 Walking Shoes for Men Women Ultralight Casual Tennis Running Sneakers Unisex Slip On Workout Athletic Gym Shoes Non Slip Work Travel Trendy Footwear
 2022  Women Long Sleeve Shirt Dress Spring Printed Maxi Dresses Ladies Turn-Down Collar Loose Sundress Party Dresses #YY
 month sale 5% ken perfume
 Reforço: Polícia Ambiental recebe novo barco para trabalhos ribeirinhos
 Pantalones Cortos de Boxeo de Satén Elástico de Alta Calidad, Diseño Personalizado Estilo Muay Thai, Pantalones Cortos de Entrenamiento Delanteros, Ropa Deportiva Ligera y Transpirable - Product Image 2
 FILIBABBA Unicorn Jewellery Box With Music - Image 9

* * *

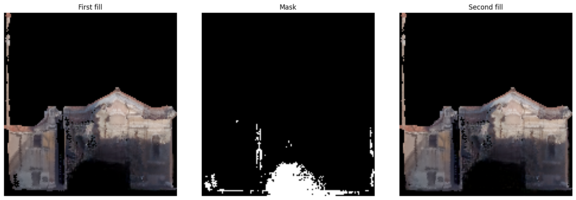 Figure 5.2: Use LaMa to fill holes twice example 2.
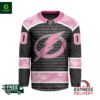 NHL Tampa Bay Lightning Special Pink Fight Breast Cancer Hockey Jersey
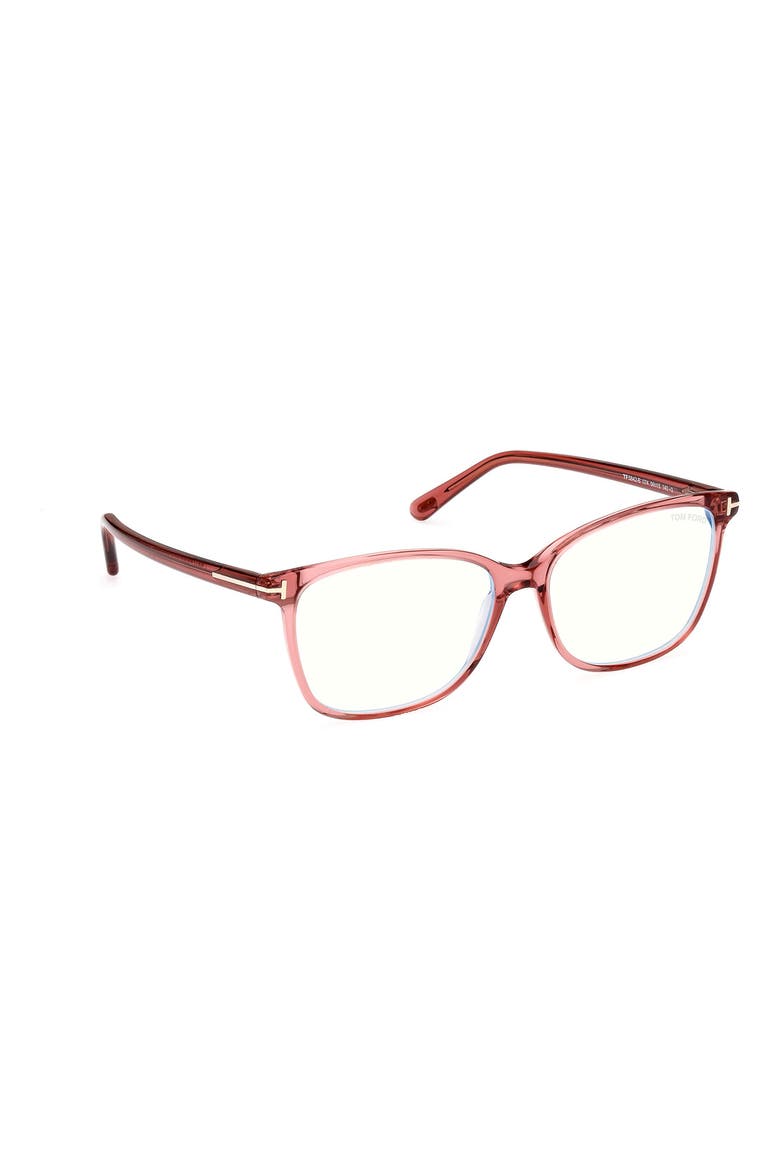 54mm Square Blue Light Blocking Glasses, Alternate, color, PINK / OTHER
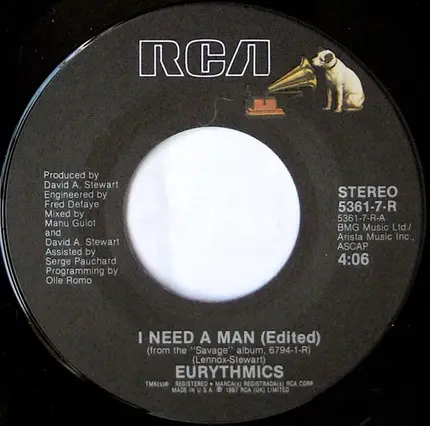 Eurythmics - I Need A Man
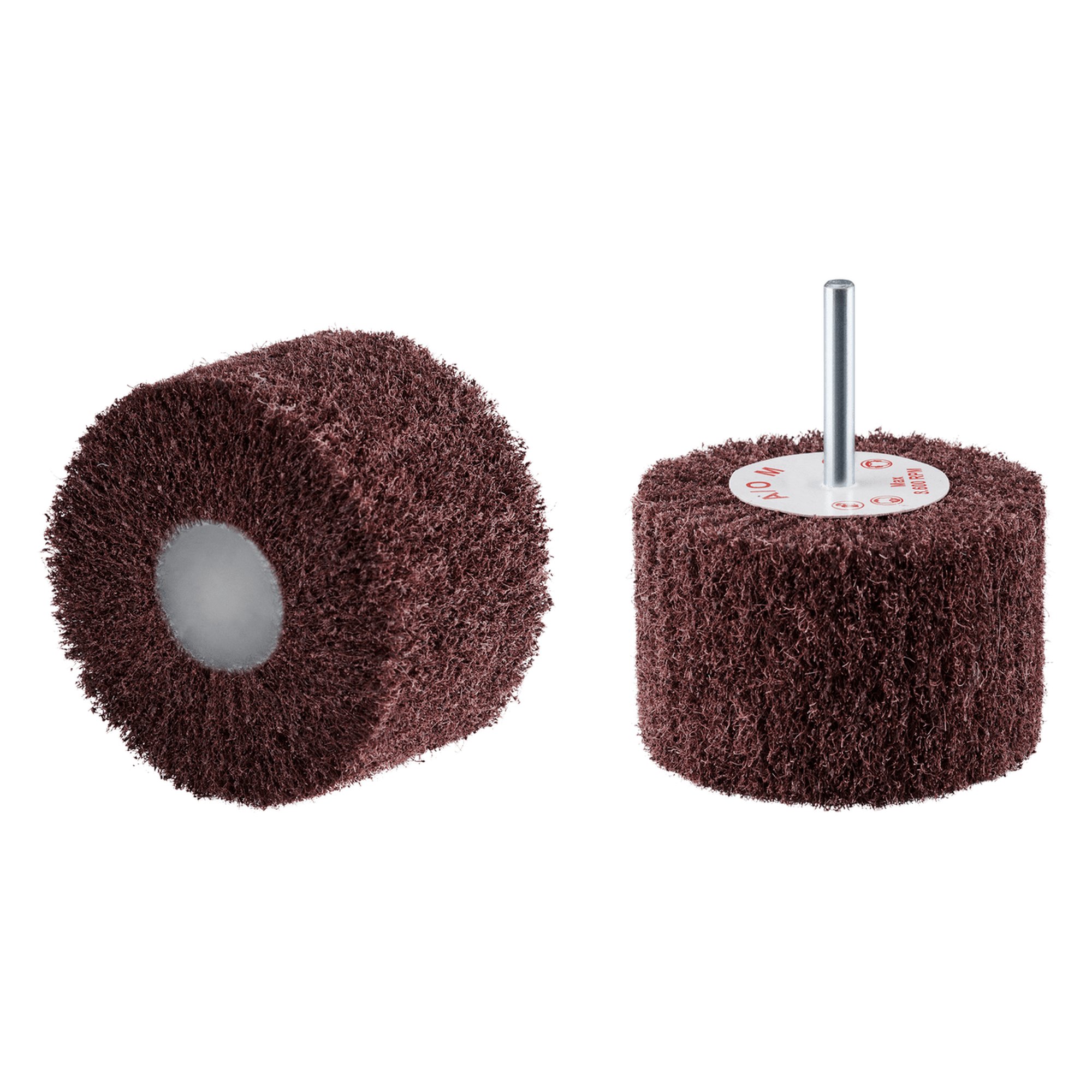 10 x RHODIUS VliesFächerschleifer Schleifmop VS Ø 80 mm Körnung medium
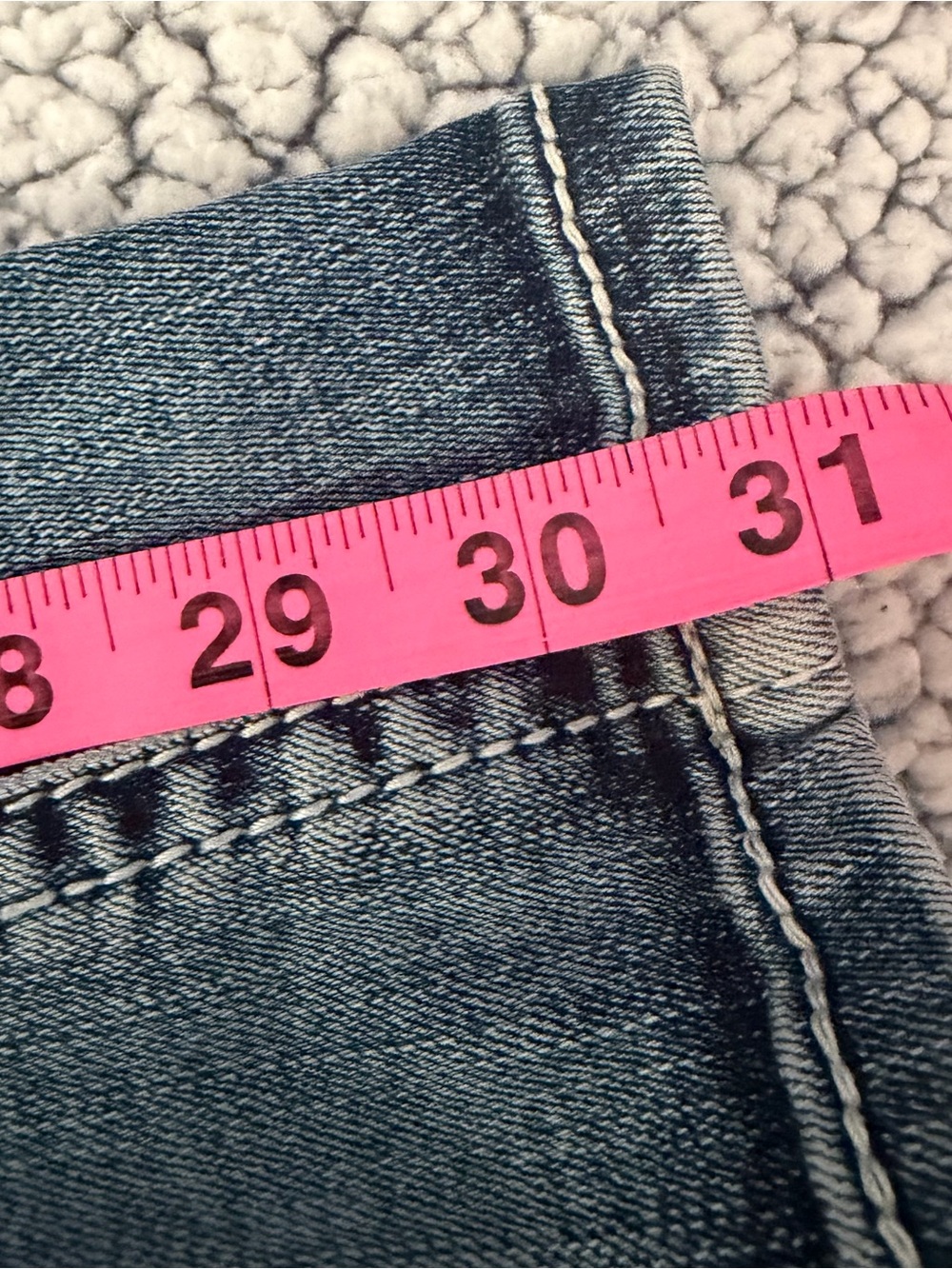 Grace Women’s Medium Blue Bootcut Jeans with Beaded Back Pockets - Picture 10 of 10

Task brief ▸
Where the word "Image" appears in a line of the entries, copy that line.

Your solution ▸
 Pantalones Cortos de Boxeo de Satén Elástico de Alta Calidad, Diseño Personalizado Estilo Muay Thai, Pantalones Cortos de Entrenamiento Delanteros, Ropa Deportiva Ligera y Transpirable - Product Image 2
 FILIBABBA Unicorn Jewellery Box With Music - Image 9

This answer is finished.